Analyzing the short-term data from 50 subjects and the longer-term data from three, we can conclude that the parameters such as mean, SDNN, and LF, used to describe the agreement between HRV measured by BCG and ECG, are closely consistent with each other; pNN50 showed moderate consistency, whereas RMSSD, HF and LF/HF agree poorly. Shin et al. [
13] think that the errors in HF, LF/HF and pNN50, obtained from BCG and ECG signals, are relatively high, a similar finding to ours, except for pNN50. The reason for this slight difference is that both data analysis methods and the values of the boundaries between good, moderate and poor agreement used in the Shin study are not the same as those that we adopted. When comparing the PW and ECG results (i.e., P-P and R-R intervals), the consistency of the mean, SDNN and LF were good, while the consistency of pNN50, RMSSD, HF and LF/HF was poor. The SDNN value reflects the overall activity of the autonomic nervous system. The larger the value, the higher the overall activity and the stronger its regulatory ability. In the results presented here, the values of SDNN derived from the J-J, R-R and P-P intervals are highly consistent, which indicates that BCG and PW may perform as well as ECG in evaluating the risk of heart disease. LF is an indicator of the overall regulatory ability of the sympathetic and parasympathetic nervous system and is often used to analyze the fatigue state.

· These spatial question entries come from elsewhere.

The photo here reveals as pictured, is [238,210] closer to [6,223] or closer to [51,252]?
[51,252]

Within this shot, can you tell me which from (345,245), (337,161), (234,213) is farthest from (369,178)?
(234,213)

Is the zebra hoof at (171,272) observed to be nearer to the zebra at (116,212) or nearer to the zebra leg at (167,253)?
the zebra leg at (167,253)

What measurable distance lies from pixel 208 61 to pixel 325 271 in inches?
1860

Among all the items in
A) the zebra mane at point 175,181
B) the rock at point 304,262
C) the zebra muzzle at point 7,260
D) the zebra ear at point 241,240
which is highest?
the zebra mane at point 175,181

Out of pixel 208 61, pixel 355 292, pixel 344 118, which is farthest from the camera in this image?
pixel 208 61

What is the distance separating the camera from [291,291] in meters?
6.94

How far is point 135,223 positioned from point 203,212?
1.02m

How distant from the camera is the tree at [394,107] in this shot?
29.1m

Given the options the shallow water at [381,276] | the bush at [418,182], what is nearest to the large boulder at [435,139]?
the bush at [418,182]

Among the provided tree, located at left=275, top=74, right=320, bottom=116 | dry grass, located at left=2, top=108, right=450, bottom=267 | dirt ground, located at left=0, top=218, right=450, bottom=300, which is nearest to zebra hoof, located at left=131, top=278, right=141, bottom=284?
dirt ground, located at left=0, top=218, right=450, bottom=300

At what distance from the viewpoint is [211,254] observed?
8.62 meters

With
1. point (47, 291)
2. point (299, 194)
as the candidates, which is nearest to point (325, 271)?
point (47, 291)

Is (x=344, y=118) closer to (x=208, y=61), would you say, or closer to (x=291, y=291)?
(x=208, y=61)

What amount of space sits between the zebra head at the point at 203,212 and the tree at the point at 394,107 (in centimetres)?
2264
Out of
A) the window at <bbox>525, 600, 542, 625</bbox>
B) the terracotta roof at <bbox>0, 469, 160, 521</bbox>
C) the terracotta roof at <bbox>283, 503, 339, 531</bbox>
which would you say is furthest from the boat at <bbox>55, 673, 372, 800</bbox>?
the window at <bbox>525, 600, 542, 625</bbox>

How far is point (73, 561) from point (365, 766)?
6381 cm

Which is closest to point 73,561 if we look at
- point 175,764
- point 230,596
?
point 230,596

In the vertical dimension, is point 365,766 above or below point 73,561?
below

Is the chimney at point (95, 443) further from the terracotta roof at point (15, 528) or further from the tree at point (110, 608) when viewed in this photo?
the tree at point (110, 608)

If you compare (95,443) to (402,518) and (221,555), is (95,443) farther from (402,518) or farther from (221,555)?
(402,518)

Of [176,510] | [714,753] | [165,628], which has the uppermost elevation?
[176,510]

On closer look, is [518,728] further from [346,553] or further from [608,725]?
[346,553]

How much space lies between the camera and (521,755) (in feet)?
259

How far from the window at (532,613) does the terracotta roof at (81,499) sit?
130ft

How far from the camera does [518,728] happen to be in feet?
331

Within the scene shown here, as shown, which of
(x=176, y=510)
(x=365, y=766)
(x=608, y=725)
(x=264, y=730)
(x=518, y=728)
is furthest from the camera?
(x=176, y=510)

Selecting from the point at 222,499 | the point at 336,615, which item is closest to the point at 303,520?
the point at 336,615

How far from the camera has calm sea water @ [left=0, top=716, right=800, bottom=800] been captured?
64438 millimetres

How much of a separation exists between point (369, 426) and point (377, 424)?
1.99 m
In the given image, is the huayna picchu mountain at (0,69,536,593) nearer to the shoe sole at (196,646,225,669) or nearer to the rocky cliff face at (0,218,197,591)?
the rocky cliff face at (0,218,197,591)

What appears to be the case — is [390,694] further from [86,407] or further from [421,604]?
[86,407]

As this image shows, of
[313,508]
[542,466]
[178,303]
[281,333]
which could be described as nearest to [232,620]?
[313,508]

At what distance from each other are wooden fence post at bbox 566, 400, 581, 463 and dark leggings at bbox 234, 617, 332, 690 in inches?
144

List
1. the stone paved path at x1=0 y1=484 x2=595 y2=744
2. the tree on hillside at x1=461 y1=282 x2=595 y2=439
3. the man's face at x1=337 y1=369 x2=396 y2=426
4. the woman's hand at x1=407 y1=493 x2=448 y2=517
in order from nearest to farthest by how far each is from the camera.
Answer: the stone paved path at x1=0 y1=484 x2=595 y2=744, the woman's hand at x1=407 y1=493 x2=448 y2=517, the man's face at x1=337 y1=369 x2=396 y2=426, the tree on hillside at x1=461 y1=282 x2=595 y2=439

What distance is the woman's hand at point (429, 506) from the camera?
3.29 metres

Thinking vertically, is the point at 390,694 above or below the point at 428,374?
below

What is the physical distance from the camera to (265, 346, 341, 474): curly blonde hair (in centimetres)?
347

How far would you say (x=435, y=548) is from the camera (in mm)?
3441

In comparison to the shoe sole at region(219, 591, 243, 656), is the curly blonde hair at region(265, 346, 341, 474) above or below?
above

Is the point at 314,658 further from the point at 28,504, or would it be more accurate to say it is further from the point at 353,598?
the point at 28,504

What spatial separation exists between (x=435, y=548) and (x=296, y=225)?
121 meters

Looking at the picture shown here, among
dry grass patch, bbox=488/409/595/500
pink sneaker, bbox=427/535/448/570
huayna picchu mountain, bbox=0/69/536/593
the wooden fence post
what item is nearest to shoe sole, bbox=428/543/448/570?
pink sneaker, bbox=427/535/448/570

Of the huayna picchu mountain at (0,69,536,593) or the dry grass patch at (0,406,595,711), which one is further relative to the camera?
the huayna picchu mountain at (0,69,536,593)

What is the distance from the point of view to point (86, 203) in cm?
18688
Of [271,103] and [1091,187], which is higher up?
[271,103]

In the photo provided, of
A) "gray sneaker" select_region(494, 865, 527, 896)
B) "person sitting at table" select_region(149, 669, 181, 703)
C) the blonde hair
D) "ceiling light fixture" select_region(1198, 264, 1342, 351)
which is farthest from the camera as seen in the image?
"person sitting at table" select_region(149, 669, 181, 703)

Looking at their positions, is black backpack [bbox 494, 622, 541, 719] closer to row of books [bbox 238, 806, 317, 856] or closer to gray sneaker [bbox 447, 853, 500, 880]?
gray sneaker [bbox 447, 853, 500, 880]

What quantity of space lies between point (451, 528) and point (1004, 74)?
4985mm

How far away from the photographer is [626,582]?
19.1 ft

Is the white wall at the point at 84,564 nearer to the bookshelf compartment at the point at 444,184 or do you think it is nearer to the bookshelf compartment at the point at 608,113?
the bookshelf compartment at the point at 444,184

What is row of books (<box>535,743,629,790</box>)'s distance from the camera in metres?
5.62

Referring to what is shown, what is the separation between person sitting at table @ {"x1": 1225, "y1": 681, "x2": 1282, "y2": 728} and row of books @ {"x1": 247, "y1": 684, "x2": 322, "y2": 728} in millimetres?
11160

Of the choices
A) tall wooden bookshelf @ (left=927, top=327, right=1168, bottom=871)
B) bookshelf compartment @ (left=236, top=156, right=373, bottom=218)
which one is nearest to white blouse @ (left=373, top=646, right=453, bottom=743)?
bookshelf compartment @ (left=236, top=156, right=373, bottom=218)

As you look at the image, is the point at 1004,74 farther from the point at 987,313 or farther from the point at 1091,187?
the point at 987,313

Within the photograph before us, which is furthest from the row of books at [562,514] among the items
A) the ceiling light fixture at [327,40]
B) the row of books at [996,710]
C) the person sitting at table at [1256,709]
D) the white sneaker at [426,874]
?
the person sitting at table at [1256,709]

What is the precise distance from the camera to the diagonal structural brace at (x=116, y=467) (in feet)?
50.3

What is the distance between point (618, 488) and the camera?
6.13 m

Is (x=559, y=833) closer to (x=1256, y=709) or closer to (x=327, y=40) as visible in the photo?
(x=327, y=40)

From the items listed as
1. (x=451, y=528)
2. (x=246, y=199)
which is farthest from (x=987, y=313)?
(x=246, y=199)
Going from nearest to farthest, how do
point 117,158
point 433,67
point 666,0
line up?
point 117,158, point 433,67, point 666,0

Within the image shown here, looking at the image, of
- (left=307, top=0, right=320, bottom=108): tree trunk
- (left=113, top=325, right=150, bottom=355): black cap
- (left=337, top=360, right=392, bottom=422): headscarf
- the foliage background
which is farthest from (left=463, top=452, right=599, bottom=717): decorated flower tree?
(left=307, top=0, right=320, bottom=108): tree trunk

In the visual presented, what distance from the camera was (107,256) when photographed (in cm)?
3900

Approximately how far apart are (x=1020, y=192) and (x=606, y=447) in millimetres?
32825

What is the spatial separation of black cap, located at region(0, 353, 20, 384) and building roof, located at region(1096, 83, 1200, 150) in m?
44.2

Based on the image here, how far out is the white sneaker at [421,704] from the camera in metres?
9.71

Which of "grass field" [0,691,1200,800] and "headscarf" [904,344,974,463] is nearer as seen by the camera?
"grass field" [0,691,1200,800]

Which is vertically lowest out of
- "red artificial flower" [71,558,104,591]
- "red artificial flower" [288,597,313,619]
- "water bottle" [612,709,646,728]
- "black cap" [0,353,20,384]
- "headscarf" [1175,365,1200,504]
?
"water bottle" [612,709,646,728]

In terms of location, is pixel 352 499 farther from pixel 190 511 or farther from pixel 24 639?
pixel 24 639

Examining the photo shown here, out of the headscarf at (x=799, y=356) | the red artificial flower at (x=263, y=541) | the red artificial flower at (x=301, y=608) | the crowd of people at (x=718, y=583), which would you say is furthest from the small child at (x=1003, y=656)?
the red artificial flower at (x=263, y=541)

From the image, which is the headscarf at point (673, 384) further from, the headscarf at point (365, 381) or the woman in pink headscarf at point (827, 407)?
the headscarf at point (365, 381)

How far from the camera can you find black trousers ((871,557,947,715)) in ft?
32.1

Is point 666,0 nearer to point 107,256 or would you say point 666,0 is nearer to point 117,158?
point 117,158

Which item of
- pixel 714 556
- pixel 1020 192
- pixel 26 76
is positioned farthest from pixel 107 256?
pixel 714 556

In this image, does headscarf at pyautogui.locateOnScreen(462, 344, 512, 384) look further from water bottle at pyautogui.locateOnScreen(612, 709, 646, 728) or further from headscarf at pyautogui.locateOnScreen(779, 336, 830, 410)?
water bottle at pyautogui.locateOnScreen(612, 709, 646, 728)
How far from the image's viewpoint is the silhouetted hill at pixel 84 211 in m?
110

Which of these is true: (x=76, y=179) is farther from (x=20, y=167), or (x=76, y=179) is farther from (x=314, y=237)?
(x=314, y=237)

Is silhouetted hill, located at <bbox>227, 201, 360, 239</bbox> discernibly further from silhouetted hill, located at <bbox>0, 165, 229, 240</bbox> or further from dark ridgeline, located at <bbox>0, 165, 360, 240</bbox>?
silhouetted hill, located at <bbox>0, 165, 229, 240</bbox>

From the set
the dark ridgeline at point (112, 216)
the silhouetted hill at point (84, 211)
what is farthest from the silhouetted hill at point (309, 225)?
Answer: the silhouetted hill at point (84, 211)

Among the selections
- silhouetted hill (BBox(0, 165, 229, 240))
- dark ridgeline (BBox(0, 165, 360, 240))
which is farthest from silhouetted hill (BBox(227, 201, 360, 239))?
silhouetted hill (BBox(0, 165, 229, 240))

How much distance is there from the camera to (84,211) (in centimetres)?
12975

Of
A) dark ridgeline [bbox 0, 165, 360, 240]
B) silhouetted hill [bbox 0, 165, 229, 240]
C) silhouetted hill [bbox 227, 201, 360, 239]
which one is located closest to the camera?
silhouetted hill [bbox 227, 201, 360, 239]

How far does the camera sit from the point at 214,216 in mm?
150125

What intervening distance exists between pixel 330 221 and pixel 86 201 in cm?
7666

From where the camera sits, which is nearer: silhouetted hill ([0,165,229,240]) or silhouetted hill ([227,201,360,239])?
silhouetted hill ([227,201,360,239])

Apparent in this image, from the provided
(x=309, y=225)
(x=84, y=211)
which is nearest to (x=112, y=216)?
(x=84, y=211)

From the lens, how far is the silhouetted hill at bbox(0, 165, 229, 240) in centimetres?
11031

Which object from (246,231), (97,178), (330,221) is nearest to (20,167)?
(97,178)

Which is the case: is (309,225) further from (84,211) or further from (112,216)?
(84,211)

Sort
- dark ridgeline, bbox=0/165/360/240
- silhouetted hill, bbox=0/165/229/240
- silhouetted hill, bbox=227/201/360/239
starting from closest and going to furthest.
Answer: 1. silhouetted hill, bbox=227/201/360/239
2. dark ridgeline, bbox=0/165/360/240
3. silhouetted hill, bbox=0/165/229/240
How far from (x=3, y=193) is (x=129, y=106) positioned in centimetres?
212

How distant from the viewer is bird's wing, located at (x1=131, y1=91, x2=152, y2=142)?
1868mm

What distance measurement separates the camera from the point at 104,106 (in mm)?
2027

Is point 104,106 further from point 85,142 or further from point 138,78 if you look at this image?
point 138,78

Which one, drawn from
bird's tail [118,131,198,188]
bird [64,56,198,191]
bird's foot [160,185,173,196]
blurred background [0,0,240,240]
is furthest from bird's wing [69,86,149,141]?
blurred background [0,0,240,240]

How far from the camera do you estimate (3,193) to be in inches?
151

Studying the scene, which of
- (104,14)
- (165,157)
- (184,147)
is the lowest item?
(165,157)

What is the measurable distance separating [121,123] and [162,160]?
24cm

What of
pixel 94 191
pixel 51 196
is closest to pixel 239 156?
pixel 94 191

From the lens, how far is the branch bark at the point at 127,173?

Overall, the agreement between the J-J and P-P intervals in calculating HRV parameters, was close, with both giving consistent results with the ECG measurements. For pNN50, the consistency of the J-J intervals was good, whereas the consistency of the P-P interval was poor. It is notable that the parameters RMSSD and HF, calculated from the J-J intervals do not agree well with those calculated from R-R intervals, a similar result to other reported findings [
12,
52]. This is caused by the low-frequency components of the BCG signals, which introduce inaccuracies when detecting the blunter peaks of the BCG J waves compared to the more clearly defined peaks in the ECG R-wave [
53].
A limitation to this study is the detection of spurious maxima in the BCG signal.
Table 1 lists the number of false peaks detected by each method. The errors in the BCG signals occur more frequently because it is difficult for subjects to remain still, especially during the long-term acquisition of signals. Body movement will affect the BCG signal, cause the waveform to be distorted, and render the peak detection algorithm ineffective. In general, BCG based measurements are more widely used for sleep monitoring, office health monitoring and other routine heart rate measurements. If the body motion artefacts in the BCG signals can be effectively identified and filtered, the routine monitoring of BCG signals will be more widely used. This is the focus of our future work. For instance, a DnCNN network can be used to construct a BCG signal denoising model, and residual mapping can be added to enable the neural network to learn the characteristics of the noise [
54]. Another limitation of the study is that the participants were all healthy young adults. In future work, we will analyze more subjects over a greater range of ages and, in particular, we will carry out daily monitoring of patients with heart disease.